Taxi connection
PNP reaches out to private operators of public passenger vehicles
As the next general election looms, president of the People’s National Party and Opposition Leader Mark Golding took his campaign to taxi operators in Cross Roads, St Andrew, on Monday.
Golding told the taxi operators that the PNP sees them as business people who have invested their money and capital as they seek to make a livelihood from their investment.
According to Golding, the taxi owners and operators are very much valued as they provide a vital service to the society and without them there would be no economy.
“The economy is critical to the society in which we live. You, the operators, are an essential part of Jamaica’s economy and society and what we really need is a framework that is based on principles of mutual co-existence of an orderly system of transportation that allows the Jamaican people to be transported safely and in dignity and in conditions that are conducive to them in the workplace and when they get home they feel that they have had a good day’s work and they got home safely,” Golding said.
“We also want a system where the operators feel valued, respected, and also understand the importance of playing within the rules of the system. Transportation is a serious business. People’s lives are at stake and we can’t have chaos in the system. It doesn’t suit anybody to have a system based on lawlessness or in a generally chaotic atmosphere of operations,” Golding added.
In the meantime, Egeton Newman, president of the Transport Operators Development Sustainable Services (TODSS), said the meeting with PNP top brass was a very important one.
Newman said this gave taxi operators the opportunity to throw questions at members of the PNP in case they take the reins of Government when the votes are counted in the general election.
According to Newman, among the issues bothering members of the private transport sector is the relatively new Road Traffic Act.
“We believe that the PNP has some good ideas. A reasoning with the senior executive of the PNP is important to us as operators and that is why I summoned them to this meeting this afternoon.
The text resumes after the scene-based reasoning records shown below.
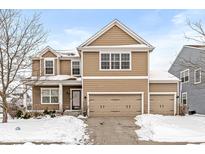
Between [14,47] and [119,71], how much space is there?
17.8 ft

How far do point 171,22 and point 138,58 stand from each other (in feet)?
14.2

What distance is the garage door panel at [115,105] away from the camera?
51.6 ft

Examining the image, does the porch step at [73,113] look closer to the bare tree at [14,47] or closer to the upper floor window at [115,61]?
the upper floor window at [115,61]

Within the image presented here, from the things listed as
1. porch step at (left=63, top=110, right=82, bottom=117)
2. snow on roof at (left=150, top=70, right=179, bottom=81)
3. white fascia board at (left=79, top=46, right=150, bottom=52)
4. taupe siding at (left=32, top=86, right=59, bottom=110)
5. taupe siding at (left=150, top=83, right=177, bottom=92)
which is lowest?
porch step at (left=63, top=110, right=82, bottom=117)

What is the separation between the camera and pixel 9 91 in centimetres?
1359

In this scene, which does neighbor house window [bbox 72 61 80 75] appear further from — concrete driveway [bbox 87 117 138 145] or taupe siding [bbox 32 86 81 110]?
concrete driveway [bbox 87 117 138 145]

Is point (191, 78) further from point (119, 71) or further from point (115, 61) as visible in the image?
point (115, 61)

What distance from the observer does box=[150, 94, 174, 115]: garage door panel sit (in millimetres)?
16312

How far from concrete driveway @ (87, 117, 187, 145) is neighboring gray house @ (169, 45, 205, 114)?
5719 mm

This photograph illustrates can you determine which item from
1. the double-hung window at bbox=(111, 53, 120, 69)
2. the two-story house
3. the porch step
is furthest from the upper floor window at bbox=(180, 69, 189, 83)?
the porch step

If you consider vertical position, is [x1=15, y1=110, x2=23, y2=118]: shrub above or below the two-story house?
below

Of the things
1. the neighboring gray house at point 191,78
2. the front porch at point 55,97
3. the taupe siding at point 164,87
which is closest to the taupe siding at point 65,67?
the front porch at point 55,97

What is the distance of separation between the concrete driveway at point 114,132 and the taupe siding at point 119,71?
7.77 feet
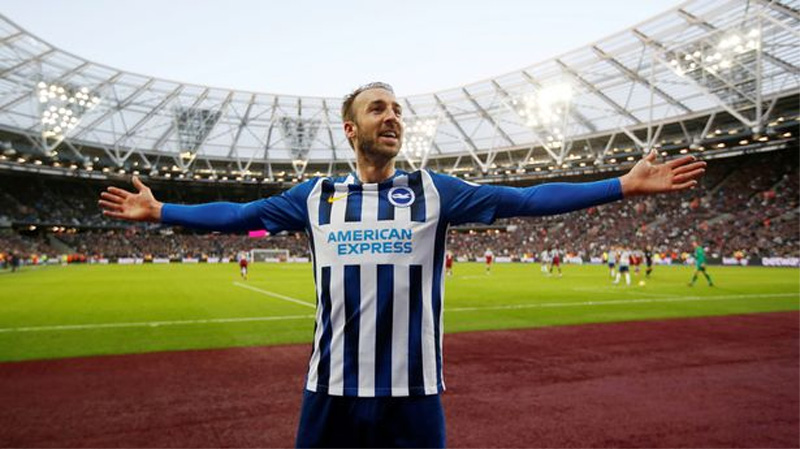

Over the past two years, we have never had so many taxi men going behind bars since the introduction of the new Road Traffic Act. There are many flaws in the Act and we need a sit down.
“One of my deputies told me that it could be as much as over 800 [taxi] operators who have been behind bars for issues. Some of them paid their tickets two to three times already and warrants still come for them to pay it again. They have to try and afford the $3,000, $4,000 or $5,000 or they lose their licence for six months, one year or two years.
“If it continues in this fashion, come December of this year you will have close to 2,400 operators not being able to drive a taxi or a bus again because they don’t have any licence to do so,” Newman added.